World trade grew massively in the 1990s but the oil price fell. So how does that work?
Anonymous, the oil price isn't based on the absolute amount of trade at any point. Rather it's an interplay between supply and demand.
The more demand there is, the more suppliers like Russia, Norway and others try to explore more, drill more, pump more, to meet demand. OPEC of course try to regulate supply within their cartel, but most of them cheat and pump the max they can anyway.
As you say world trade grew massively during the 90's, but so did the supply of oil from players like the former Soviet Union. But by 2000, demand was growing more rapidly than supply and the price began to rise. Then the world had a sudden recession in 2001/3 with the dot-com bust and 9/11. Demand fell suddenly. And hence so did the price.
If we are having another global recession, and the travails in the USA are slowing down the Chinese economy, then demand for oil will drop again, and so will the oil price.

=-=-=-=-=

▸ PROBLEM SET
1/ In the oil price discussion, what do most OPEC members do despite the cartel's efforts to regulate supply?
2/ Turn the paragraph of the oil price discussion that begins "As you say world trade grew massively" into a short list that keeps its main facts.
3/ Extend the oil price discussion with the next part.
The records have no role in the work on the oil price discussion.

=-=-=-=-=

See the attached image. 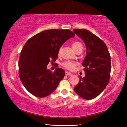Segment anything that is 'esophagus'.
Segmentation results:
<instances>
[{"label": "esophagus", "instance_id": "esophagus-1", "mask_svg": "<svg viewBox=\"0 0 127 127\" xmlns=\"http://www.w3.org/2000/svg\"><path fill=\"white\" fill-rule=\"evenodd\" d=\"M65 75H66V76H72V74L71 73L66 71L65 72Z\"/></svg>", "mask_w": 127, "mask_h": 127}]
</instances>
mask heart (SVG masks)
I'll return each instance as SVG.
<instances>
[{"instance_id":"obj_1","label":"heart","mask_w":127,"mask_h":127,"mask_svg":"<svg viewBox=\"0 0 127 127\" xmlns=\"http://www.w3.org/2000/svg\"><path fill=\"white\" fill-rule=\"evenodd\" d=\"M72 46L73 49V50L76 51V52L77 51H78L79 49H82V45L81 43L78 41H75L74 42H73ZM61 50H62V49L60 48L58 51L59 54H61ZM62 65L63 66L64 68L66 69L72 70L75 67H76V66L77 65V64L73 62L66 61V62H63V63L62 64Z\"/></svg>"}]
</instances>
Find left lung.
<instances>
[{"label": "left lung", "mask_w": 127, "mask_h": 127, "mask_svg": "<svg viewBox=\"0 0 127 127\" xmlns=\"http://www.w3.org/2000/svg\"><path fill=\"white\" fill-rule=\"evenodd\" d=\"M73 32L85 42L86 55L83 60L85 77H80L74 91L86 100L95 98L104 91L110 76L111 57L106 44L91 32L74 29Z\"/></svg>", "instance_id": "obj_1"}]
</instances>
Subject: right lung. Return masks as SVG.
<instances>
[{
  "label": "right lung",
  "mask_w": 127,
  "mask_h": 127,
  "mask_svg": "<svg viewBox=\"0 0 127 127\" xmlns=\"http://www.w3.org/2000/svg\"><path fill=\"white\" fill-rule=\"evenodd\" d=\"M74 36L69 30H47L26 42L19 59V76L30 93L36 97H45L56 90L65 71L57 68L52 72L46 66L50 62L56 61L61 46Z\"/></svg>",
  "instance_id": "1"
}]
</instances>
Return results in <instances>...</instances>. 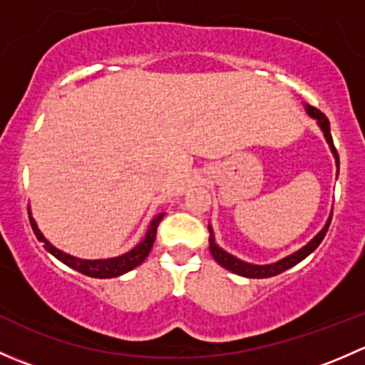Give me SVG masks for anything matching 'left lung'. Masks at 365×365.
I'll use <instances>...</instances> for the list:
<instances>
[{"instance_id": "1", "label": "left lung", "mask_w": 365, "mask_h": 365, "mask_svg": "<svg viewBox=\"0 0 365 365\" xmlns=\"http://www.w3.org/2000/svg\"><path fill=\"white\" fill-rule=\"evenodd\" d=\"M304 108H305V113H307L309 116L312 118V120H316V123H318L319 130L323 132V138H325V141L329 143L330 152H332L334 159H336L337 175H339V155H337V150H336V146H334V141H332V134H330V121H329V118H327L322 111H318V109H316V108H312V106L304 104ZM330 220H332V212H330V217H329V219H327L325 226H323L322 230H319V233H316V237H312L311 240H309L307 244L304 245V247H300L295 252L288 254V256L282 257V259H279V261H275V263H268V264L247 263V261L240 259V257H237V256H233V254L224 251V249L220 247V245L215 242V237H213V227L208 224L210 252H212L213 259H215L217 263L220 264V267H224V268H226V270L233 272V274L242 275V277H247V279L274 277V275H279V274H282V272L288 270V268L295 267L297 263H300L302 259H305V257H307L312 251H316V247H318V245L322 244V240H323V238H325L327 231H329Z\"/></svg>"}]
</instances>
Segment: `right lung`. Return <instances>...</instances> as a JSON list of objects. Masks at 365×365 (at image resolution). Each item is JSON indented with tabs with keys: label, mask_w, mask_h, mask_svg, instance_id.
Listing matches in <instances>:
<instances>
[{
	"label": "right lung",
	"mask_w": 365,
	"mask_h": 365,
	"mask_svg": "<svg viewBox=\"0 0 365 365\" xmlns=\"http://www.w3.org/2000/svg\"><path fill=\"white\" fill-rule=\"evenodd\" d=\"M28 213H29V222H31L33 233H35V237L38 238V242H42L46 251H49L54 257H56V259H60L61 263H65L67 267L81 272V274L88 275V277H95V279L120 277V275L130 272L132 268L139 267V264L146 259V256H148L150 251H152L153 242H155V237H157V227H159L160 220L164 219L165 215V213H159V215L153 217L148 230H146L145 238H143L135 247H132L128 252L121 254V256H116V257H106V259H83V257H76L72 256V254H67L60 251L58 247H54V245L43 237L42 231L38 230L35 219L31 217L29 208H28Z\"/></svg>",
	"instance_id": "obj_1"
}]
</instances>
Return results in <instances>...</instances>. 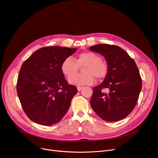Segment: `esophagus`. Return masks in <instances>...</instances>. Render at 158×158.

=-=-=-=-=

▸ THE RESULTS
1/ They cheat and pump the most they can anyway.

2/
- World trade grew massively in the 1990s, but oil supply from players such as the former Soviet Union grew too.
- By 2000, demand was growing faster than supply, and the price began to rise.
- The sudden recession of 2001/3, with the dot-com bust and 9/11, made demand fall suddenly, and the price fell with it.

3/
The point I'm trying to make is that the oil shock this time has been demand driven, but this demand can only be sustained in a boom. Take away the boom and you take away demand and the price falls.
Many in the press and conservative party talk about "stagflation", but that is a product of supply shocks - eg the OPEC price hike in the early 70's - where even as demand dropped due to a recession, supply was constrained even faster, so the oil price was maintained or ratcheted up. We are not in supply shock territory now. If there is a global slowdown, demand will drop, and hence so will the price of oil.